The Embedding layer takes at least two arguments:
- The number of samples (i.e. words, tokens)
- The dimensionality (length) of the embedding vector

This layer returns a 3D floating point tensor, of shape (num_samples, sequence_length, embedding_dimensionality). 

When this layer is instantiated, its weights are initially random. During training, these word vectors will be gradually adjusted via backpropagation, structuring the space into a representation that can be used in other layers.
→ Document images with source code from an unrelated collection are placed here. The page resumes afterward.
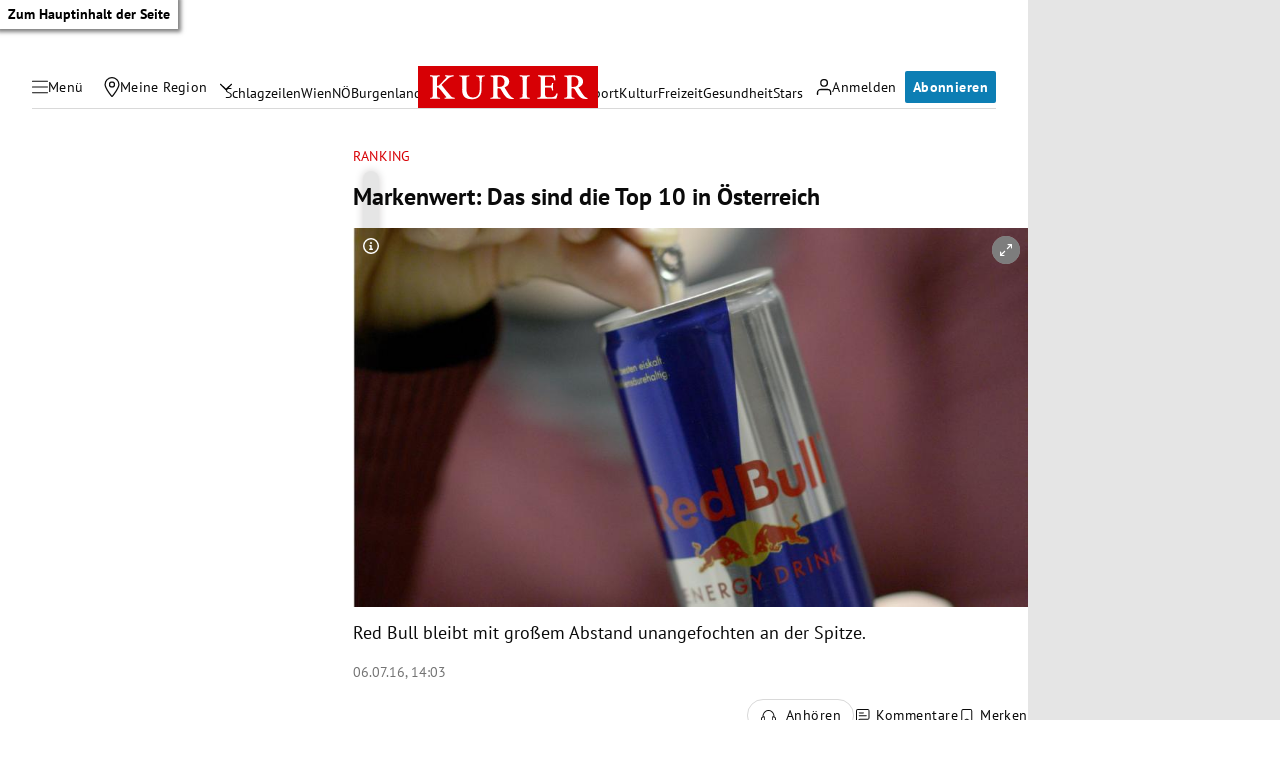

--- FILE ---
content_type: application/javascript; charset=utf-8
request_url: https://fundingchoicesmessages.google.com/f/AGSKWxVTGdg5hHcRG_Wd5lvrnISWZdk2PnpCHrsnjU3zQS-S6KE-xB9o3m7Iao5pEGnXiSA6cYVPgbBoS5frvWRrK2h5XgUmB2v7aJpmAhBYdy6evaG6pK6_79xgDiA24Ydg2pnjkrtyjKnsCekxnRn2OiCUtjwtS98yIyj5MUqTRYzmgSTu7iJW_z1XeXEH/_-480x60_/ad/random_/boxad2._160_600__585x75_
body_size: -1294
content:
window['7d844711-a8bc-435d-a95d-813674b79fab'] = true;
### Sentiment prediction using IMDB Movie Reviews

https://www.tensorflow.org/datasets/catalog/imdb_reviews

The number of words is restricted to the top 10,000 most common words in the reviews.

The reviews are truncated to only 20 words. 
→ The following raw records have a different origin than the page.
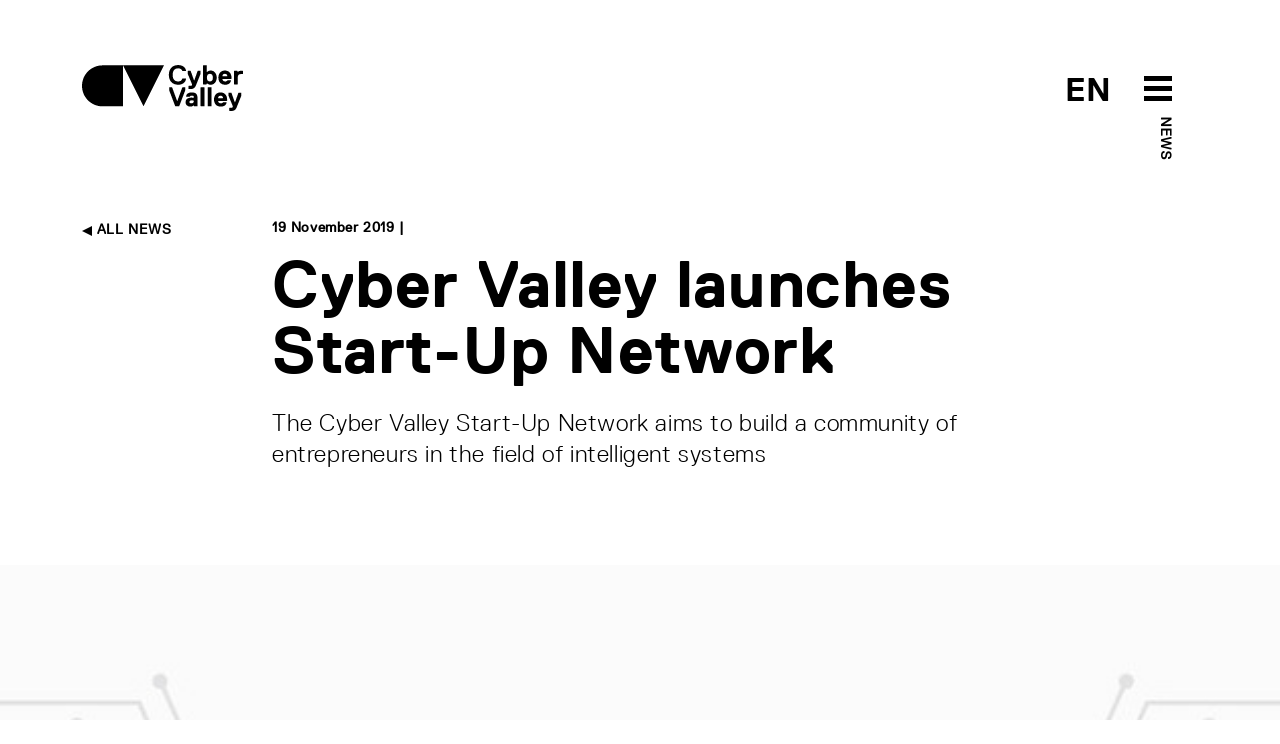

--- FILE ---
content_type: image/svg+xml
request_url: http://www.cyber-valley.de/assets/footer/social_youtube-0b93f2b045071e5117c4430cf60a8dcd1fa890a3a1fed7a2bcb446d8210bc622.svg
body_size: 787
content:
<?xml version="1.0" encoding="UTF-8"?>
<svg width="28px" height="20px" viewBox="0 0 28 20" version="1.1" xmlns="http://www.w3.org/2000/svg" xmlns:xlink="http://www.w3.org/1999/xlink">
    <!-- Generator: Sketch 51.3 (57544) - http://www.bohemiancoding.com/sketch -->
    <title>social_YouTube</title>
    <desc>Created with Sketch.</desc>
    <defs></defs>
    <g id="Page-1" stroke="none" stroke-width="1" fill="none" fill-rule="evenodd">
        <g id="Artboard" transform="translate(-72.000000, -109.000000)" fill="#FFFFFF">
            <path d="M83.1094667,122.478578 L83.1082222,114.611511 L90.6738222,118.558578 L83.1094667,122.478578 Z M99.7206222,113.248533 C99.7206222,113.248533 99.4468444,111.319022 98.6071556,110.469067 C97.5428444,109.354044 96.3491111,109.348756 95.8018667,109.283422 C91.8837333,109 86.0062222,109 86.0062222,109 L85.9937778,109 C85.9937778,109 80.1165778,109 76.1981333,109.283422 C75.6508889,109.348756 74.4577778,109.354044 73.3928444,110.469067 C72.5531556,111.319022 72.28,113.248533 72.28,113.248533 C72.28,113.248533 72,115.514356 72,117.780178 L72,119.904756 C72,122.170267 72.28,124.436089 72.28,124.436089 C72.28,124.436089 72.5531556,126.3656 73.3928444,127.215556 C74.4577778,128.330889 75.8568444,128.295111 76.48,128.412089 C78.7203111,128.627067 86,128.693644 86,128.693644 C86,128.693644 91.8837333,128.684622 95.8018667,128.401511 C96.3491111,128.336178 97.5428444,128.330889 98.6071556,127.215556 C99.4468444,126.3656 99.7206222,124.436089 99.7206222,124.436089 C99.7206222,124.436089 100,122.170267 100,119.904756 L100,117.780178 C100,115.514356 99.7206222,113.248533 99.7206222,113.248533 Z" id="social_YouTube"></path>
        </g>
    </g>
</svg>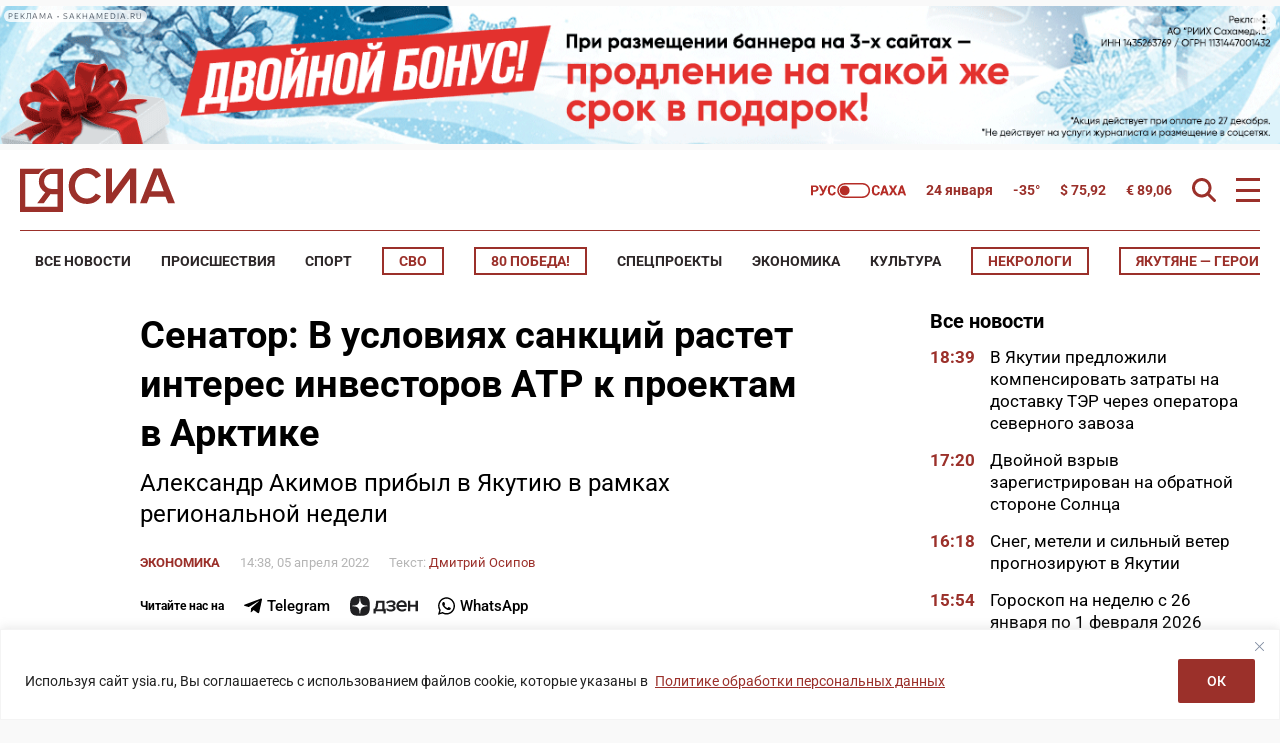

--- FILE ---
content_type: application/javascript
request_url: https://smi2.ru/counter/settings?payload=CJOdAxiJgpT7vjM6JDljMzc5MjZlLWE4M2ItNGNmNy1hZDE0LWFiY2I0ZjE2N2EwMA&cb=_callbacks____0mks4jfxd
body_size: 1524
content:
_callbacks____0mks4jfxd("[base64]");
The model will consist of:

- An 8-dimensional embedding for each of the 10,000 words
- Flatten layer the tensor to 2D, and  
- A single Dense layer to classify a review as favorable or not.

In [11]:
max_features = 10000 # Number of words to consider as features

maxlen = 20 # Cut text after maxlen (among top max_features most common words)
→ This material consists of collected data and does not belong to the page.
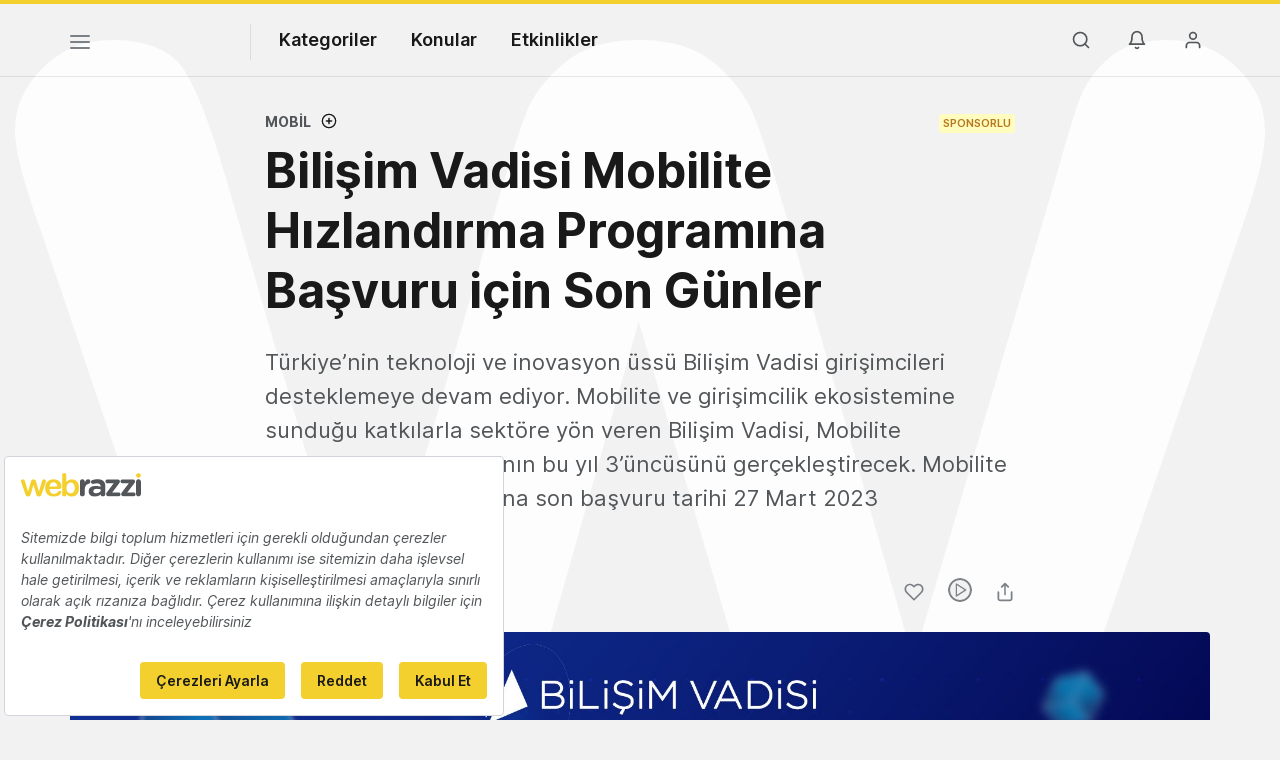

--- FILE ---
content_type: text/plain; charset=utf-8
request_url: https://events.getsitectrl.com/api/v1/events
body_size: 557
content:
{"id":"67039eeeedb4c109","user_id":"67039eeeedbd08c6","time":1769769515958,"token":"1769769515.cdeff04805594b7f87c3e97abc9dd9db.0b3be866290d5c27e86ec90a14ceacc8","geo":{"ip":"3.135.240.51","geopath":"147015:147763:220321:","geoname_id":4509177,"longitude":-83.0061,"latitude":39.9625,"postal_code":"43215","city":"Columbus","region":"Ohio","state_code":"OH","country":"United States","country_code":"US","timezone":"America/New_York"},"ua":{"platform":"Desktop","os":"Mac OS","os_family":"Mac OS X","os_version":"10.15.7","browser":"Other","browser_family":"ClaudeBot","browser_version":"1.0","device":"Spider","device_brand":"Spider","device_model":"Desktop"},"utm":{}}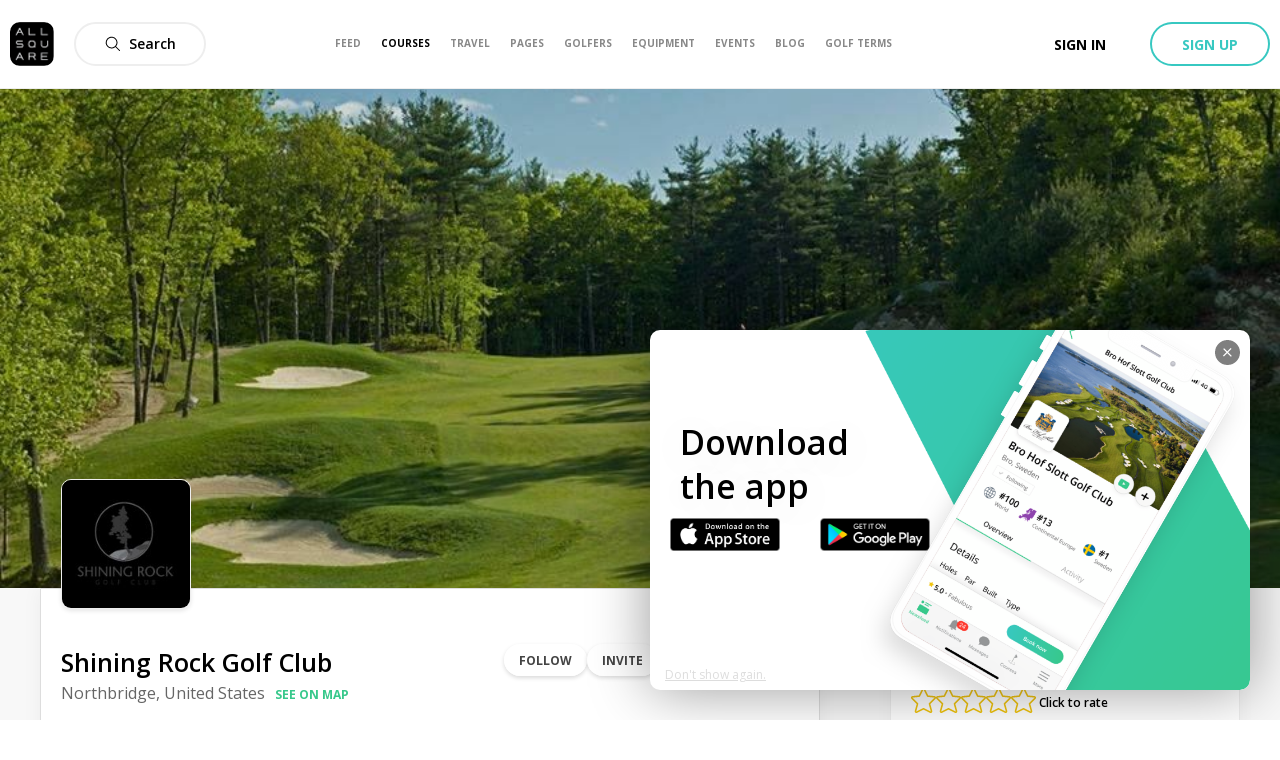

--- FILE ---
content_type: image/svg+xml
request_url: https://allsquare-web-staging.herokuapp.com/static/as-icons/general/Regular/Large-arrow-right.svg
body_size: 261
content:
<svg id="Large-arrow-right" xmlns="http://www.w3.org/2000/svg" viewBox="0 0 24 24"><path d="m21.4393398 11.25-9.2196699-9.21966991c-.2928932-.29289322-.2928932-.76776696 0-1.06066018.2928932-.29289321.767767-.29289321 1.0606602 0l10.5 10.49999999c.2928932.2928932.2928932.767767 0 1.0606602l-10.5 10.5c-.2928932.2928932-.767767.2928932-1.0606602 0s-.2928932-.767767 0-1.0606602l9.2196699-9.2196699h-20.6893398c-.41421356 0-.75-.3357864-.75-.75s.33578644-.75.75-.75z"/></svg>


--- FILE ---
content_type: image/svg+xml
request_url: https://allsquare-web-staging.herokuapp.com/static/as-icons/general/Regular/Heart.svg
body_size: 595
content:
<svg id="Heart" xmlns="http://www.w3.org/2000/svg" viewBox="0 0 24 24"><path d="m12 4.32367843 1.0356977-1.03503629c1.4598571-1.45970419 3.5323658-2.12873324 5.5701606-1.79811029s3.7924646 1.62059434 4.7159529 3.46703951c1.2363302 2.47249058.7520085 5.45868534-1.1913955 7.40243644l-9.589 10.003c-.2952227.3079688-.7875278.3079928-1.0827806.0000529l-9.57675654-9.988522c-1.95672609-1.9551874-2.44164729-4.94363403-1.20366033-7.41702612.92345891-1.84638639 2.67812871-3.13635778 4.71592348-3.46698073s4.11030349.3384061 5.57001899 1.79796871zm9.0585907 6.98707067c1.4979858-1.49843316 1.8692011-3.78724477.9216275-5.68226168-.7077982-1.41518919-2.0526899-2.40390617-3.6145868-2.65731684-1.5618969-.25341068-3.1504008.25937618-4.2694707 1.37832886l-1.566 1.565c-.2928544.29266741-.767467.29266741-1.0603214 0l-1.56614161-1.56514158c-1.11892831-1.1188111-2.70743219-1.63159796-4.26932907-1.37818728-1.56189688.25341067-2.90678858 1.24212765-3.6146883 2.65751961-.9489055 1.89583213-.57724836 4.18626104.93368461 5.69624911l9.04658857 9.4353239z"/></svg>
(X_train, y_train), (X_test, y_test) = imdb.load_data(num_words=max_features)
print(X_train.shape, y_train.shape, X_test.shape, y_test.shape)
type(X_train[0]),len(X_train[0]),max(X_train[0])

X_train[0][0:10]

Downloading data from https://storage.googleapis.com/tensorflow/tf-keras-datasets/imdb.npz
(25000,) (25000,) (25000,) (25000,)


[1, 14, 22, 16, 43, 530, 973, 1622, 1385, 65]

In [12]:
len(X_train[1])

189

#### Create 2D integer tensor of shape (samples, maxlen)

In [13]:
X_train = pad_sequences(X_train, maxlen=maxlen)
X_test = pad_sequences(X_test, maxlen=maxlen)
print(X_train.shape,X_test.shape)
X_train[0,:]

(25000, 20) (25000, 20)


array([  65,   16,   38, 1334,   88,   12,   16,  283,    5,   16, 4472,
        113,  103,   32,   15,   16, 5345,   19,  178,   32], dtype=int32)

#### Create Model


In [14]:
model = Sequential()

model.add(Embedding(10000, 8, input_length=maxlen))
# Output shape (samples, maxlen, 8)
model.add(Flatten()) # Flatten into a 2D tensor of shape (samples, maxlen * 8)
model.add(Dense(1, activation='sigmoid'))

model.summary()

Model: "sequential"
_________________________________________________________________
Layer (type)                 Output Shape              Param #   
embedding (Embedding)        (None, 20, 8)             80000     
_________________________________________________________________
flatten (Flatten)            (None, 160)               0         
_________________________________________________________________
dense (Dense)                (None, 1)                 161       
Total params: 80,161
Trainable params: 80,161
Non-trainable params: 0
_________________________________________________________________


#### Compile and fit

In [15]:
model.compile(optimizer='rmsprop', loss='binary_crossentropy', metrics=['acc'])

history = model.fit(X_train, y_train,
                    epochs=10,
                    batch_size=32,
                    validation_split=0.2)

Epoch 1/10
Epoch 2/10
Epoch 3/10
Epoch 4/10
Epoch 5/10
Epoch 6/10
Epoch 7/10
Epoch 8/10
Epoch 9/10
Epoch 10/10


#### Compute classification accuracy

In [16]:
def accuracy(x,y):
    y_hat = model.predict(x)
    foo = np.array([1 if i > .5 else 0 for i in y_hat[:,0] ])
    return np.sum(foo == y)/len(y)


In [17]:
accuracy(X_train,y_train),accuracy(X_test,y_test)

(0.85516, 0.76136)

This model with a single Dense layer treats each word in the input sequence separately. Inter-word relationships and structure sentence are not taken into account.

We could add recurrent layers or 1D convolutional layers after the embedded sequences to learn features that take into account each sequence as a whole.